Acceptable NDC Sites
• Lateral: 5th ICS, Anterior Axillary Line (AAL)
• Males: nipple level.
• Females: infra-mammary fold; 4 finger-breadths below axilla; or 2 finger-breadths below axillary hairline.
• Anterior: 2nd ICS, Mid-Clavicular Line (MCL)
• 2–3 finger-widths below mid-clavicle.
• Never medial to nipple line; do not aim toward heart.
Success Criteria for NDC
• Improved breathing or audible hiss or \text{SpO}_2 \uparrow \rightarrow ≥ 90\% or ROSC in arrest.
• If failure: 2nd attempt at alternate site; consider opposite lung.
• Recurrence: repeat NDC at same site with new catheter.

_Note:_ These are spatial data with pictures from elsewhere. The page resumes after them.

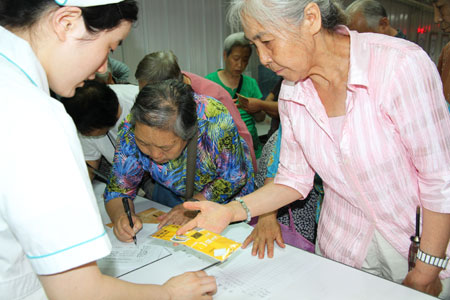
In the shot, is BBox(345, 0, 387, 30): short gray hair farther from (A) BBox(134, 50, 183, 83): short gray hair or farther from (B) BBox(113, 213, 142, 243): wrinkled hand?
(B) BBox(113, 213, 142, 243): wrinkled hand

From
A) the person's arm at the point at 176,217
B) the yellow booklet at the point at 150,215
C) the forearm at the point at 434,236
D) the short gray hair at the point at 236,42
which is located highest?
the short gray hair at the point at 236,42

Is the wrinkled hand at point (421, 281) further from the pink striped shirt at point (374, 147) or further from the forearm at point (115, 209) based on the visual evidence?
the forearm at point (115, 209)

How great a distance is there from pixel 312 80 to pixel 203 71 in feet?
11.9

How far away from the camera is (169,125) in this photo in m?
1.47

Chest Seals – Open Pneumothorax
• Sucking chest wound: ≥ nickel-sized defect; air enters pleural space via wall defect.
• Apply vented occlusive dressing at end-expiration. If none available, use unvented.
• Monitor closely; if tension develops, "burp" or temporarily remove seal or perform NDC.
• Emerging evidence: vented seals prevent tension pneumo more reliably than unvented.
Pulse Oximetry Monitoring
• Normal \text{SpO}_2 at sea level ≈ 98\%; at 12,000 ft ≈ 86\%.
• Indications: severe chest trauma, TBI, unconscious, suspected pneumo.
• Caveats: readings skewed by hypothermia (cold limb ↓), carbon monoxide (false ↑), intense ambient light, or shock.
Training & Operational Notes
• Hemostatic dressings: leave in manufacturer packaging until use; harsh climate degrades exposed tourniquets/dressings.